An occupational therapy (OT) researcher from the University at Buffalo and a team of OT master’s students published new research in November that offers insight into the burden and stress PANS places on parents and caregivers.
“PANS is a rare disorder that, up until about 10 years ago, no one knew much about,” said Janice Tona, PhD, clinical associate professor in the Department of Rehabilitation Science in UB’s School of Public Health and Health Professions; Tona is first author on the paper, which was published as part of a special section on PANS in the November issue of the Journal of Child and Adolescent Psychopharmacology.
Tona’s interest in PANS stemmed from someone she knew who had it. In 2010, Tona and researchers from the University of Florida and Stanford recruited nearly 700 participants for what was the largest collection of data on kids with the disorder.
In addition to the paper published with her master’s students, Tona is a co-author on two other papers in a special section devoted to PANS in the November issue. One reports a strong association between quicker access to care and more symptom-free days; the other suggests that high symptom persistence in PANS is associated with more pervasive medical and neuropsychiatric symptoms.
An accompanying editorial in the journal notes the similarities of symptoms between kids who have PANS and people who have long COVID, which has been characterized by brain fog and memory problems.
“The parallels seem striking. PANS was conceptualized as a postinfectious disorder that impacted multiple organ systems and resulted in a range of symptoms including neuropsychiatric syndromes, just like long COVID,” the editorial states.
For their paper, Tona’s OT master’s students recruited participants from PANS support group websites and social media. In all, 216 people — 179 representing 25 states in the U.S. and 37 international respondents — took the survey the group developed. The 216 participants were parents to 427 children, 246 of whom were diagnosed with PANS.
The study establishes “a clear and compelling” relationship between severity of PANS symptoms and caregiver stress.

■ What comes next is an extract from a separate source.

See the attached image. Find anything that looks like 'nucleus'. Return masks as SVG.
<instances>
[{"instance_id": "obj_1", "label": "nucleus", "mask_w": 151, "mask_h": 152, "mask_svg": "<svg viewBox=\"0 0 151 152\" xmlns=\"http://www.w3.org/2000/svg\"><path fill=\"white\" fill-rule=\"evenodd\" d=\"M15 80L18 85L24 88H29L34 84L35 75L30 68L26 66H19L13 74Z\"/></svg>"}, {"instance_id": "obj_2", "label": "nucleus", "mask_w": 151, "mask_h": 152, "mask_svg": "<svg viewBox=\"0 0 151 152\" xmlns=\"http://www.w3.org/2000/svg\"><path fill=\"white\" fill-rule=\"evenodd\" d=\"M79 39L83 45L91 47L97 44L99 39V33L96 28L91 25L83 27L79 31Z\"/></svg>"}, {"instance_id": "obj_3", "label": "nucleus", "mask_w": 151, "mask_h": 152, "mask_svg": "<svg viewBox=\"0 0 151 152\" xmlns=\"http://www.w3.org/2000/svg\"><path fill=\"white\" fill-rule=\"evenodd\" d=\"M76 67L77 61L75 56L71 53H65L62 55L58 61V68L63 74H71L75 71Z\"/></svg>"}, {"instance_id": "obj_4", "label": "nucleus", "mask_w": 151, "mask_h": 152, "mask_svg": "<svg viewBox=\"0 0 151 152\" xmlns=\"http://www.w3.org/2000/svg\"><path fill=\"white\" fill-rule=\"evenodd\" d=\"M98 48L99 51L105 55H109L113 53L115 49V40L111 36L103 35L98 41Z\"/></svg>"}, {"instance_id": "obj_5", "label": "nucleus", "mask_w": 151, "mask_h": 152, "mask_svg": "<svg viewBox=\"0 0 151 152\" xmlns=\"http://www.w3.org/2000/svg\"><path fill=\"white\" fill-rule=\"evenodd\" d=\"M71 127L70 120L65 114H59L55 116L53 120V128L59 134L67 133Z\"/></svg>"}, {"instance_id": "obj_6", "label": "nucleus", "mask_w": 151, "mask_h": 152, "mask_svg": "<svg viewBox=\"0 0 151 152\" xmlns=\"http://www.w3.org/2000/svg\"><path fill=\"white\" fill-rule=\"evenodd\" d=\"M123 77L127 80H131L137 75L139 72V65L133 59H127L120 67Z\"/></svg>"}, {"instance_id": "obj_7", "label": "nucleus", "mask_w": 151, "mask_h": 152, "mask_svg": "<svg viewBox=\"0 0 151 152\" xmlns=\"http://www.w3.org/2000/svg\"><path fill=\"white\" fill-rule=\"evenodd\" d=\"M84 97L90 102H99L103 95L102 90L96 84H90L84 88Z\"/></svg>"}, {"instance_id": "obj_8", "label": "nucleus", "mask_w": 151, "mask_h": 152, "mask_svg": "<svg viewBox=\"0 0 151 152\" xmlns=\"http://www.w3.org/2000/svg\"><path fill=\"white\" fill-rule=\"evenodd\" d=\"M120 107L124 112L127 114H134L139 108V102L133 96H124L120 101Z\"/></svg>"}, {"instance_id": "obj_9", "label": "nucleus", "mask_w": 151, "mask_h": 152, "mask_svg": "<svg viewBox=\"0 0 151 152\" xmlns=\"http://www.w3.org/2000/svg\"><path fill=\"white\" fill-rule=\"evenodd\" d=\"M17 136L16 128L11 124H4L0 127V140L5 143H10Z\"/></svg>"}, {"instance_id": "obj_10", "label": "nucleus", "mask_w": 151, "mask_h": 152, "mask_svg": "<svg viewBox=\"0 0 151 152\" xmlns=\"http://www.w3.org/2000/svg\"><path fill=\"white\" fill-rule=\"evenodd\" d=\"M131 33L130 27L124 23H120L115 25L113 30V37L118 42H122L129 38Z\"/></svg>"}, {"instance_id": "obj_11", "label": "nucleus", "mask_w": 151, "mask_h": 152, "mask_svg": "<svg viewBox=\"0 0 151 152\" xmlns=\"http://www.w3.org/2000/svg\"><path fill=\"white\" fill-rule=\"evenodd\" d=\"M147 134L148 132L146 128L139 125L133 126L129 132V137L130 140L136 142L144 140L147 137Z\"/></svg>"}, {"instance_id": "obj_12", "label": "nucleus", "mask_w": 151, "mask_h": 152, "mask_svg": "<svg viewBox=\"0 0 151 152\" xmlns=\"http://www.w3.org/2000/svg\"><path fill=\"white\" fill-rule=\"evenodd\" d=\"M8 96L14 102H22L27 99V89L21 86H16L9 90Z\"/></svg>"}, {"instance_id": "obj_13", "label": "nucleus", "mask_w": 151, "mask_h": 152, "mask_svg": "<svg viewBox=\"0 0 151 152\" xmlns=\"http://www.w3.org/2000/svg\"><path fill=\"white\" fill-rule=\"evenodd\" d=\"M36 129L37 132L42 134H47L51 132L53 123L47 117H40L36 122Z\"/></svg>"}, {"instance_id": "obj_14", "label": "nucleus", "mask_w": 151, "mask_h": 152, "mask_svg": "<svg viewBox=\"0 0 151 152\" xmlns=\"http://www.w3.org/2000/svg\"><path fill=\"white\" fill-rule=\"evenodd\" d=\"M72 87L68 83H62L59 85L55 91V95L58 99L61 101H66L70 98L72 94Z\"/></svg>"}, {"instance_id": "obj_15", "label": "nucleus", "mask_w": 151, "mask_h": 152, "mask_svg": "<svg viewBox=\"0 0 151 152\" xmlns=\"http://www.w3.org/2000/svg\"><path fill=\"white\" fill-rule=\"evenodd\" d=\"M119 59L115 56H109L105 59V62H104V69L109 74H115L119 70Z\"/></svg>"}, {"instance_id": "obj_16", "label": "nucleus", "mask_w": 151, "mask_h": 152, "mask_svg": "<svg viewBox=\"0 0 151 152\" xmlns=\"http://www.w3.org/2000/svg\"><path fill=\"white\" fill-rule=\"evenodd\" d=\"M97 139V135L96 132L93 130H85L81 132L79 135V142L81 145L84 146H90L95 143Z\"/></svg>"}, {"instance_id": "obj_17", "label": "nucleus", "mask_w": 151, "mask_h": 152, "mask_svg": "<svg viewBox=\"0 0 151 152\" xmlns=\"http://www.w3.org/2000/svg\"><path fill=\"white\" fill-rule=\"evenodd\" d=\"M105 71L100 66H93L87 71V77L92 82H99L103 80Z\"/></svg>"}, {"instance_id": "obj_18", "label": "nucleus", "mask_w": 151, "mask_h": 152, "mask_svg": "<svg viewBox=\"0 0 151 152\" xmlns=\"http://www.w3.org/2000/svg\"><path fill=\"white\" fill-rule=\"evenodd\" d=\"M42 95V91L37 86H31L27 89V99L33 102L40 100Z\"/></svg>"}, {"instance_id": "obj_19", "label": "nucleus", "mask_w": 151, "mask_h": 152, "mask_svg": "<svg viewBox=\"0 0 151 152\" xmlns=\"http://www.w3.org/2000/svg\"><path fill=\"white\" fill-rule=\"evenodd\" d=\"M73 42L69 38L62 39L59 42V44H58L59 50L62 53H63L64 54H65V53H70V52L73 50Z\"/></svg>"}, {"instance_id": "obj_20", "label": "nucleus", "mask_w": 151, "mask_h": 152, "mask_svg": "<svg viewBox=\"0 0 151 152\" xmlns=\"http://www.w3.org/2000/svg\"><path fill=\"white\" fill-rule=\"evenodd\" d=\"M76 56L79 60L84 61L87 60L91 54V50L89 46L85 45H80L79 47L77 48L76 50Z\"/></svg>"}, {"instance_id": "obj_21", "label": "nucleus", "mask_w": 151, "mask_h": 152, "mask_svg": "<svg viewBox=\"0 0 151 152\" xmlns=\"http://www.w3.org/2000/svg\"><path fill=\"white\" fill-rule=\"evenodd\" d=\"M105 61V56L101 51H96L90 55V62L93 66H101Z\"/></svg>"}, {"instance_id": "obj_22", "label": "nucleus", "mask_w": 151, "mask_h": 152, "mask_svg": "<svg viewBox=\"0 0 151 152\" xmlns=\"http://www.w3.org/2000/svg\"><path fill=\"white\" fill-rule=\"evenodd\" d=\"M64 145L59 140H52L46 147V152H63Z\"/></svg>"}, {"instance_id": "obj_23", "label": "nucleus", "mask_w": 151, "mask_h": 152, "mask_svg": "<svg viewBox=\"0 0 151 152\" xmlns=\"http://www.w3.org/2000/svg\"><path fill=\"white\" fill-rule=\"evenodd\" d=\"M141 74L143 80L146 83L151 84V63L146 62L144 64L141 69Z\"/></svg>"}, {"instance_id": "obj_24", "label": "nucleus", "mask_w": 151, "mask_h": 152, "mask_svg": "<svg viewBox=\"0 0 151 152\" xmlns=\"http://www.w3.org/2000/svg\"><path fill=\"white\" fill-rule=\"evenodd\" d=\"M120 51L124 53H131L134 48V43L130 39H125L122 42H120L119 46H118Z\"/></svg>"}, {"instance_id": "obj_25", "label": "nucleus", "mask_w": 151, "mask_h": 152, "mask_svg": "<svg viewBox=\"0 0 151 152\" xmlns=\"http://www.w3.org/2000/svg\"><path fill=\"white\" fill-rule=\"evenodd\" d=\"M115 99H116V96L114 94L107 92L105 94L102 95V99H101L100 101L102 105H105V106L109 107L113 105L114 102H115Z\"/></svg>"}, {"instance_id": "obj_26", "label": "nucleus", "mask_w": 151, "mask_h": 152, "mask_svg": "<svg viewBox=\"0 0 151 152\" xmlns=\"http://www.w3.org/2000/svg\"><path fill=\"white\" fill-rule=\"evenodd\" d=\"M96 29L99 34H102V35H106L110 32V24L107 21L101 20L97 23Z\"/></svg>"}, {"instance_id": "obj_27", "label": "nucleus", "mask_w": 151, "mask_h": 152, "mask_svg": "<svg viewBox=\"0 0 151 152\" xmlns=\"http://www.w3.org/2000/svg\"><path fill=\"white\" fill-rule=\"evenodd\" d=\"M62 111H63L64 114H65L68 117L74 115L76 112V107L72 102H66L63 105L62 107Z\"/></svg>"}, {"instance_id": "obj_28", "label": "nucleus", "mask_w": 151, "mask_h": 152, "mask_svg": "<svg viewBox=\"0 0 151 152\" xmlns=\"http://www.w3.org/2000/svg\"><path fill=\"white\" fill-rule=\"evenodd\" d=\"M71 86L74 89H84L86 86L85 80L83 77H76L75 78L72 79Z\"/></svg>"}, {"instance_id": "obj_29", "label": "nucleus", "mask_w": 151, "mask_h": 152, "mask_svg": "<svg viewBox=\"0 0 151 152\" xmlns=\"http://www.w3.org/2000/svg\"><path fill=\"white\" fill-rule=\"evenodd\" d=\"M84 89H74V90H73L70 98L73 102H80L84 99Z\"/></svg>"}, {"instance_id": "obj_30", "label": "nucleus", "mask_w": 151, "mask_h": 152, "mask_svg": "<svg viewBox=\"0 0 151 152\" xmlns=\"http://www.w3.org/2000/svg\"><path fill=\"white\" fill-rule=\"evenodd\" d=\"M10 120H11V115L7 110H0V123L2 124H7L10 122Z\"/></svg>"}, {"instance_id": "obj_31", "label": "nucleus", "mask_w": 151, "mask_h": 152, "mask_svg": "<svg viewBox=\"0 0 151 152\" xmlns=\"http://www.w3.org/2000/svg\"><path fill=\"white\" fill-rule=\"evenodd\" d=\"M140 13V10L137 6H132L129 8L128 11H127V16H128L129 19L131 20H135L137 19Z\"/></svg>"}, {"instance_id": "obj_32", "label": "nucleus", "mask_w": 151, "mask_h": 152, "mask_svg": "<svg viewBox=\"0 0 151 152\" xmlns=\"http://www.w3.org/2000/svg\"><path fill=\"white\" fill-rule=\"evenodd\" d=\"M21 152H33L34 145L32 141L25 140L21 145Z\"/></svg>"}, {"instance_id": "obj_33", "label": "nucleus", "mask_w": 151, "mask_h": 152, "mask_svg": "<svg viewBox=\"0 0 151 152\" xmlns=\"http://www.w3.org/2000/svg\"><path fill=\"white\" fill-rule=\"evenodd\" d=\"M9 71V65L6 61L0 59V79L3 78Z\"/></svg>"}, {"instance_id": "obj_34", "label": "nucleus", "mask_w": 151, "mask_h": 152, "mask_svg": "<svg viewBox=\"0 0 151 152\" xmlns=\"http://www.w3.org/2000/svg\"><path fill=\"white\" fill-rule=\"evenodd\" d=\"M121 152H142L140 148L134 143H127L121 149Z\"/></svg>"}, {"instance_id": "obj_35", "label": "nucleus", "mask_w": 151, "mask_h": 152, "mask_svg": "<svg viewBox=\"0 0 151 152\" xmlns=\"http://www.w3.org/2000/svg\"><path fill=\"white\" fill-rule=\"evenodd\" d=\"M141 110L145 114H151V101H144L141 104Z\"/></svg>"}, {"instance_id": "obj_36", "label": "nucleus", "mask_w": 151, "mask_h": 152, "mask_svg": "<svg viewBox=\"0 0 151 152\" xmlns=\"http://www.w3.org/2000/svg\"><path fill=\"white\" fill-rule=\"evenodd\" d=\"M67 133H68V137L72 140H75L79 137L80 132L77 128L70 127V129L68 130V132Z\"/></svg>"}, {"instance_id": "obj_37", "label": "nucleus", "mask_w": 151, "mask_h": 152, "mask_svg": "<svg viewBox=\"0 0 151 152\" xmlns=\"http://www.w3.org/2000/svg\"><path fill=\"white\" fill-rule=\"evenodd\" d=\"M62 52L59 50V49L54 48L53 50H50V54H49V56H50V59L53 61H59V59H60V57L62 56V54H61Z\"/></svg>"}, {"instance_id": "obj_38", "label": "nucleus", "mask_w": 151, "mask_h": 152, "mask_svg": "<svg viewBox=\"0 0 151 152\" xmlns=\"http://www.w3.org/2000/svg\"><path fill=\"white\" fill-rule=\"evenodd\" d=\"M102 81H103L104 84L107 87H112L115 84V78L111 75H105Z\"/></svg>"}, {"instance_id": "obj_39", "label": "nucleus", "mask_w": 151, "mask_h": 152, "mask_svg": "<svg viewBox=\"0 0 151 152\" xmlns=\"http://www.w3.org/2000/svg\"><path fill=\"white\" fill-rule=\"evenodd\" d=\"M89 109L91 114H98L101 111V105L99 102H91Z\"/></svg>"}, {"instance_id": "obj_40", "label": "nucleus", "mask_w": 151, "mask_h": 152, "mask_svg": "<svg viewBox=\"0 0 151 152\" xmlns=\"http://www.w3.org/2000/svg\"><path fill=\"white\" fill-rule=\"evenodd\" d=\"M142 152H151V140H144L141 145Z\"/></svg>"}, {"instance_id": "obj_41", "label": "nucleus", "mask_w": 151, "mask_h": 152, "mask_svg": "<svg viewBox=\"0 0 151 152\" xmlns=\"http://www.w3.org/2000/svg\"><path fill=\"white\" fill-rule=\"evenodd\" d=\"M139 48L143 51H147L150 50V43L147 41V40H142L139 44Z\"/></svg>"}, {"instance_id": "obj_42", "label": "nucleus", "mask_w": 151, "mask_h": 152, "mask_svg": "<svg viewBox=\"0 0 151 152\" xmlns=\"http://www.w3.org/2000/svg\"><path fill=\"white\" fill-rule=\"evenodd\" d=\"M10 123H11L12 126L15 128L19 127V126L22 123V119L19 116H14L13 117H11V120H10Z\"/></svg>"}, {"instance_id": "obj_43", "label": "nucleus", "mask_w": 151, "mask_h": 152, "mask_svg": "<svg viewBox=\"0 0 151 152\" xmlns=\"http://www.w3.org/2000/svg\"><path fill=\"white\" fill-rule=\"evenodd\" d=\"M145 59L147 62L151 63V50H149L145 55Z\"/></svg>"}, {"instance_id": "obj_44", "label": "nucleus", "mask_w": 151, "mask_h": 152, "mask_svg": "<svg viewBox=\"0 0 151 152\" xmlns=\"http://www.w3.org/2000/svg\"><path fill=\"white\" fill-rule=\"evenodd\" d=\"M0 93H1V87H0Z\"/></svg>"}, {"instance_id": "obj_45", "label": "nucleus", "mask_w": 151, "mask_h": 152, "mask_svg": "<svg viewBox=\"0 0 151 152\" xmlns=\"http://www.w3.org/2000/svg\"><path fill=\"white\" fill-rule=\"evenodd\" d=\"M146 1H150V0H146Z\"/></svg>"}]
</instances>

The study also examined relationship cohesion between parent and child — a measure of how disengaged or enmeshed they are — and found that caregivers reported feeling more enmeshed with their child than they wanted to be.
Getting an accurate diagnosis often takes time. Children with PANS are often instead diagnosed with either obsessive-compulsive disorder or an eating disorder. But it’s the sudden onset of symptoms and usual link to infection that separates PANS. Children with PANS can suffer from symptoms of depression and have extreme bouts of irritability. They often have difficulty with schoolwork, and their handwriting skills deteriorate.

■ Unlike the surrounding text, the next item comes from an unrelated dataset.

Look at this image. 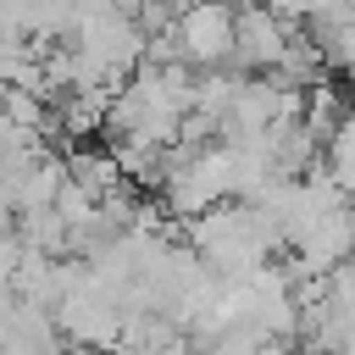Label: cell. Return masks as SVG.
I'll return each instance as SVG.
<instances>
[{"label":"cell","mask_w":355,"mask_h":355,"mask_svg":"<svg viewBox=\"0 0 355 355\" xmlns=\"http://www.w3.org/2000/svg\"><path fill=\"white\" fill-rule=\"evenodd\" d=\"M189 250L200 255L205 272H216V277H244V272L266 266L272 250H283V233H277L250 200H222V205L189 216Z\"/></svg>","instance_id":"cell-1"},{"label":"cell","mask_w":355,"mask_h":355,"mask_svg":"<svg viewBox=\"0 0 355 355\" xmlns=\"http://www.w3.org/2000/svg\"><path fill=\"white\" fill-rule=\"evenodd\" d=\"M172 55L194 72L205 67H227V50H233V6L222 0H194L172 17Z\"/></svg>","instance_id":"cell-2"},{"label":"cell","mask_w":355,"mask_h":355,"mask_svg":"<svg viewBox=\"0 0 355 355\" xmlns=\"http://www.w3.org/2000/svg\"><path fill=\"white\" fill-rule=\"evenodd\" d=\"M50 316H55V333H61L67 344H78V349L116 344V288H105L94 272H89L72 294H61V300L50 305Z\"/></svg>","instance_id":"cell-3"},{"label":"cell","mask_w":355,"mask_h":355,"mask_svg":"<svg viewBox=\"0 0 355 355\" xmlns=\"http://www.w3.org/2000/svg\"><path fill=\"white\" fill-rule=\"evenodd\" d=\"M294 28H300V22H283V17L266 11V6H244V11H233V50H227V67L244 72V78L272 72V67L283 61Z\"/></svg>","instance_id":"cell-4"},{"label":"cell","mask_w":355,"mask_h":355,"mask_svg":"<svg viewBox=\"0 0 355 355\" xmlns=\"http://www.w3.org/2000/svg\"><path fill=\"white\" fill-rule=\"evenodd\" d=\"M61 183H67V161L61 155H39L22 178H17V200H11V211H33V205H50L55 194H61Z\"/></svg>","instance_id":"cell-5"},{"label":"cell","mask_w":355,"mask_h":355,"mask_svg":"<svg viewBox=\"0 0 355 355\" xmlns=\"http://www.w3.org/2000/svg\"><path fill=\"white\" fill-rule=\"evenodd\" d=\"M67 178H72V183H83L94 200H105V194H116V189H122V166L111 161V150H72Z\"/></svg>","instance_id":"cell-6"},{"label":"cell","mask_w":355,"mask_h":355,"mask_svg":"<svg viewBox=\"0 0 355 355\" xmlns=\"http://www.w3.org/2000/svg\"><path fill=\"white\" fill-rule=\"evenodd\" d=\"M17 244H22V250H39V255H67V227H61L55 205H33V211H22Z\"/></svg>","instance_id":"cell-7"},{"label":"cell","mask_w":355,"mask_h":355,"mask_svg":"<svg viewBox=\"0 0 355 355\" xmlns=\"http://www.w3.org/2000/svg\"><path fill=\"white\" fill-rule=\"evenodd\" d=\"M200 349H205V355H261V333H250V327L239 322V327H227V333L205 338Z\"/></svg>","instance_id":"cell-8"},{"label":"cell","mask_w":355,"mask_h":355,"mask_svg":"<svg viewBox=\"0 0 355 355\" xmlns=\"http://www.w3.org/2000/svg\"><path fill=\"white\" fill-rule=\"evenodd\" d=\"M89 355H133L128 344H100V349H89Z\"/></svg>","instance_id":"cell-9"},{"label":"cell","mask_w":355,"mask_h":355,"mask_svg":"<svg viewBox=\"0 0 355 355\" xmlns=\"http://www.w3.org/2000/svg\"><path fill=\"white\" fill-rule=\"evenodd\" d=\"M222 6H233V11H244V6H261V0H222Z\"/></svg>","instance_id":"cell-10"}]
</instances>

“PANS family quality of life is often very poor,” Tona and her students write, adding that parents often report “feeling traumatized by the experience.” An open-ended question on the survey yielded painful recollections of the toll the disease has taken on parents, including their own mental health and relationships with significant others.
Many times, Tona said, parents are stigmatized.

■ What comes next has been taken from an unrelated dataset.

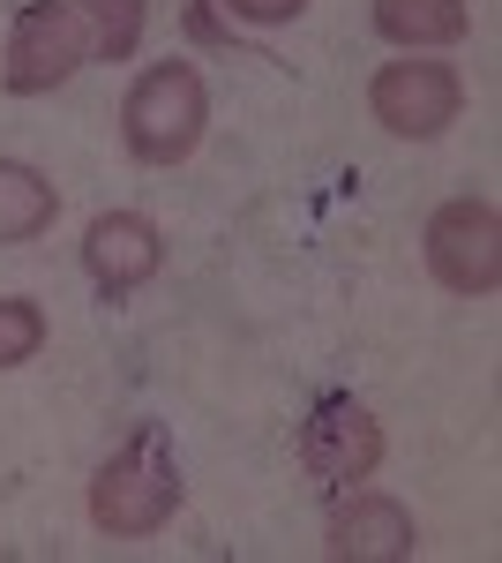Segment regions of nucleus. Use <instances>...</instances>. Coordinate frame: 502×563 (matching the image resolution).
<instances>
[{"instance_id":"10","label":"nucleus","mask_w":502,"mask_h":563,"mask_svg":"<svg viewBox=\"0 0 502 563\" xmlns=\"http://www.w3.org/2000/svg\"><path fill=\"white\" fill-rule=\"evenodd\" d=\"M465 0H376V31L405 53H427V45H458L465 38Z\"/></svg>"},{"instance_id":"13","label":"nucleus","mask_w":502,"mask_h":563,"mask_svg":"<svg viewBox=\"0 0 502 563\" xmlns=\"http://www.w3.org/2000/svg\"><path fill=\"white\" fill-rule=\"evenodd\" d=\"M233 15H248V23H293L308 0H225Z\"/></svg>"},{"instance_id":"3","label":"nucleus","mask_w":502,"mask_h":563,"mask_svg":"<svg viewBox=\"0 0 502 563\" xmlns=\"http://www.w3.org/2000/svg\"><path fill=\"white\" fill-rule=\"evenodd\" d=\"M83 60H98V15H90V0H31L8 23V68H0V84L15 90V98H38V90H60Z\"/></svg>"},{"instance_id":"9","label":"nucleus","mask_w":502,"mask_h":563,"mask_svg":"<svg viewBox=\"0 0 502 563\" xmlns=\"http://www.w3.org/2000/svg\"><path fill=\"white\" fill-rule=\"evenodd\" d=\"M60 211V196H53V180L38 166H23V158H0V249H23V241H38L45 225Z\"/></svg>"},{"instance_id":"4","label":"nucleus","mask_w":502,"mask_h":563,"mask_svg":"<svg viewBox=\"0 0 502 563\" xmlns=\"http://www.w3.org/2000/svg\"><path fill=\"white\" fill-rule=\"evenodd\" d=\"M427 271L450 294H495L502 278V218L480 196H450L427 218Z\"/></svg>"},{"instance_id":"12","label":"nucleus","mask_w":502,"mask_h":563,"mask_svg":"<svg viewBox=\"0 0 502 563\" xmlns=\"http://www.w3.org/2000/svg\"><path fill=\"white\" fill-rule=\"evenodd\" d=\"M98 15V60H127L143 38V0H90Z\"/></svg>"},{"instance_id":"7","label":"nucleus","mask_w":502,"mask_h":563,"mask_svg":"<svg viewBox=\"0 0 502 563\" xmlns=\"http://www.w3.org/2000/svg\"><path fill=\"white\" fill-rule=\"evenodd\" d=\"M166 263V241L143 211H98L83 225V271L98 278V294H135L150 286Z\"/></svg>"},{"instance_id":"6","label":"nucleus","mask_w":502,"mask_h":563,"mask_svg":"<svg viewBox=\"0 0 502 563\" xmlns=\"http://www.w3.org/2000/svg\"><path fill=\"white\" fill-rule=\"evenodd\" d=\"M458 106H465V84L443 60H382L376 84H368V113L390 135H413V143L443 135L458 121Z\"/></svg>"},{"instance_id":"5","label":"nucleus","mask_w":502,"mask_h":563,"mask_svg":"<svg viewBox=\"0 0 502 563\" xmlns=\"http://www.w3.org/2000/svg\"><path fill=\"white\" fill-rule=\"evenodd\" d=\"M300 466L315 488L345 496L353 481H368L382 466V421L360 406V398H323L300 429Z\"/></svg>"},{"instance_id":"11","label":"nucleus","mask_w":502,"mask_h":563,"mask_svg":"<svg viewBox=\"0 0 502 563\" xmlns=\"http://www.w3.org/2000/svg\"><path fill=\"white\" fill-rule=\"evenodd\" d=\"M45 346V308L23 294H0V368H23Z\"/></svg>"},{"instance_id":"1","label":"nucleus","mask_w":502,"mask_h":563,"mask_svg":"<svg viewBox=\"0 0 502 563\" xmlns=\"http://www.w3.org/2000/svg\"><path fill=\"white\" fill-rule=\"evenodd\" d=\"M172 511H180V459H172L166 429L143 421V429H127V443L90 481V526L113 533V541H143Z\"/></svg>"},{"instance_id":"8","label":"nucleus","mask_w":502,"mask_h":563,"mask_svg":"<svg viewBox=\"0 0 502 563\" xmlns=\"http://www.w3.org/2000/svg\"><path fill=\"white\" fill-rule=\"evenodd\" d=\"M337 563H405L413 556V511L398 496H353L331 519V541H323Z\"/></svg>"},{"instance_id":"2","label":"nucleus","mask_w":502,"mask_h":563,"mask_svg":"<svg viewBox=\"0 0 502 563\" xmlns=\"http://www.w3.org/2000/svg\"><path fill=\"white\" fill-rule=\"evenodd\" d=\"M203 121H210V90L188 60H158L143 68L135 90L121 98V135L143 166H180L196 143H203Z\"/></svg>"}]
</instances>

“People often think the child has mental health problems and the parents just don’t want to admit it,” she says. “But when families get the right diagnosis and medication and essentially get their child back, they’re relieved and say that if they hadn’t fought so hard for the right diagnosis and treatment, they’d still be struggling.”
PANS initially was labeled as Pediatric Autoimmune Neuropsychiatric Disorder Associated with Streptococcal Infections (PANDAS) in the mid-1990s because, at the time, the symptoms were believed to be triggered specifically by a strep infection. However, researchers began to understand that strep isn’t the sole culprit.
“Especially with repeated infections, there’s a change in the blood-brain barrier and immune cells that aren’t supposed to get into the brain get in there,” Tona explains. “There’s this post-infection encephalitis, something happening in the brain after infection.”
Depending on the child, treatment of PANS may include any or all parts of a three-pronged approach: antibiotics and other antimicrobial medications; immune modulating medication, such as steroids or immunoglobulin infusions; and cognitive behavioral therapy to help the child learn to cope with symptoms.
Tona hopes this new research on PANS reaches health care providers. “Our hope is that practitioners will be a little more open minded and supportive of parents,” she says. “I would really like to see support groups for families, and interventions. It’s a very traumatic time for these families and we don’t have any place for them to go to for support.”
The research already has captured the attention of advocates in some states who are hoping to leverage the research to educate lawmakers and push for mandated insurance coverage for PANS, Tona said.